_Text section_
:::::

In this dataset, Current health expenditure (CHE) as percentage of gross domestic product (GDP) (%) is the share of a country’s gross domestic product (GDP) that is spent on health care. The data frame contains 34 columns and 4384 rows belonging to 194 countries/territories across 23 from 2000 to 2022 for 1 indicators:
CHE <- CHE_raw %>%
filter(Indicator=="Current health expenditure (CHE) as percentage of gross domestic product (GDP) (%)") %>%
select(Location, FactValueNumeric) %>%
rename(country = Location, che = FactValueNumeric)
CHE %>% head
country che
1 Brunei Darussalam 1.82
2 New Zealand 10.03
3 Chile 10.06
4 Netherlands (Kingdom of the) 10.10
5 Micronesia (Federated States of) 10.34
6 Portugal 10.47
CHE <- CHE %>%
mutate(Country = recode(country,
"United Arab Emirates"="UAE",
"occupied Palestinian territory, including east Jerusalem"="Palestine",
"Syrian Arab Republic"="Syria")) %>%
group_by(country) %>%
reframe(che=round(sum(che),3))
CHE %>% head
# A tibble: 6 × 2
country che
<chr> <dbl>
1 Afghanistan 246.
2 Albania 144.
3 Algeria 106.
4 Andorra 152.
5 Angola 68.3
6 Antigua and Barbuda 117.
Jointed dataframe HLE and CHE
Clustering with K-means
What is K-means clustering?
The goal of the K-means clustering algorithm is to find groups in the data, with the number of groups represented by the variable K. The algorithm works iteratively to assign each data point to one of K groups based on the features that are provided. Data points are clustered based on feature similarity.
To know a bit more about the function, you can check the documentation with the command below:
?kmeans()
A <- CHEHLE[,2:3]
km <- kmeans(A, centers = 5, iter.max = 1000)
CHEHLE$group <- km$cluster
CHEHLE %>% head
country hle che group
1 Afghanistan 50 245.83 2
2 Albania 67 143.64 5
3 Algeria 65 106.28 5
4 Angola 50 68.29 1
5 Antigua and Barbuda 66 117.26 5
6 Argentina 66 208.09 2
We select a random group of countries (50), to avoid overplotting in the visualization.

:::::

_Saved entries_
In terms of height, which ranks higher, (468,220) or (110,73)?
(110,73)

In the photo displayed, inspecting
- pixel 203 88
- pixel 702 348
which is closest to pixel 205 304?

:::::

_Directive_
In the health expenditure text, how many countries and territories does the data frame cover?

_Task output_
194